The new album will be released on 26 February 2021 with Six Degrees Records.
The multi-talented singer, songwriter, producer, and cellist, Dom La Nena's new album, Tempo, is about time. With the new album the Brazilian-born, Paris-based artist created a series of small, crystalline moments - sometimes happy, at times sad, often dreamy, and occasionally mixed with that beautiful deep emotional state of nostalgia the Brazilians call 'saudade'. The new album will be released on 26 February 2021 with Six Degrees Records.
The new album, Tempo is La Nena's third full-length release, after 2013's critically acclaimed Ela, and her internationally-flavored indie-folk collection called Soyo in 2015. Dom is also half of the duo called Birds On A Wire with Rosemary Standley (lead vocalist of the band Moriarty). Together, they have built a songbook from the baroque Henry Purcell to Leonard Cohen, passing by Gilberto Gil, Tom Waits, and Violeta Parra. They have released two albums (Birds on a Wire - 2014- and Ramages -2020) that have been much acclaimed especially in France, where they have been touring for almost 10 years. Add to that her collaborations with Jane Birkin, Jeanne Moreau, Marcelo Camelo (from Brazilian band Los Hermanos) or Piers Faccini, and you have an artist with an eclectic, multi-lingual, unique style that is hard to define but so easy to listen to.
With its blend of pop, world, and chamber music, Tempo may be heard as a response to, or a respite from, difficult times. And that might be the case, although La Nena says that was not intentional. "Composing and writing are a mysterious and very unconscious process for me. Everything in my life is a source of inspiration and has had an influence on my music and lyrics. I have become a mother recently and it has raised a lot of questions about the value of time and life. Consequently, some of these questions are very present on the album: birth, anticipation, aging and death" says Dom La Nena.
Tempo may sound like a rich tapestry of synthesizers, strings, and percussion instruments but really the album is a remarkable display of Dom La Nena's arranging and orchestrating abilities. She created all the sounds on the album herself, using layers of her voice, her cello, and a few piano parts. Even the percussion sounds were made on the cello. "My intention on this album was to explore new ways to use my instrument, to change the original sound of the instrument and take it somewhere else," she says.

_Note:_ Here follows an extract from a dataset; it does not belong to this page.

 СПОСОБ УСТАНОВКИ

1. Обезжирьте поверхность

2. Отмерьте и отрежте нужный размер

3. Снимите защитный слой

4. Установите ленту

The album starts innocently, with the title track; "Tempo" acknowledges the cello's Baroque roots and pairs it with layers of Dom's vocals. "For the first time I had the desire to compose instrumental music. In the same way that I have tried to bring my cello far from his usual sonority, I also wanted to explore new musical genres."
There are lyrics on most of the songs, and in typical Dom La Nena fashion, those lyrics can be in Portuguese, Spanish, or French - or, as she points out, a mix of the three. "It is very difficult to explain because it's not something I control. The music makes the demand to match the sounds, the words, the specific language rhythms."
Julieta Venegas joins her on "Quien Podrá Saberlo" with overlapping vocals, clapping, and dreamy cello arrangements to create a sonically stunning song. And by the time one gets to the eerie, almost near Eastern sounding "Moreno," La Nena is creating drones, percussion and what sounds like mallet instruments from her cello and effects.
An album about time could be an impossible mission, but La Nena has written many of these songs about specific moments 'in time'. She has long been a gifted producer and arranger, and in stripping back the instrumental textures on this album, she displays a sure hand in the control room. Despite the restricted sonic palette, La Nena creates a wide range of sounds: the jaunty "Oiseau Sauvage," with its lilting vocal line; the waltzing bowed and plucked cellos of "Valsa"; the heart of her daughter on "Esperando Alma" and "Teu Coração" and the up tempo but still relaxed mood of "Vejo Passar." Melting vocal harmonies color the song "Doux De Rever," a song about growing older. And the subtle interplay of pizzicato cello, cello-percussion, and piano supports Dom La Nena's multi-part vocals on the album's closer, "Milonga" which she describes as a song about "death and transition." In an album that is all about moments in time, none of these moments overstays its welcome.
Tempo marks the return of a distinctive and exceptional musician. It is about time.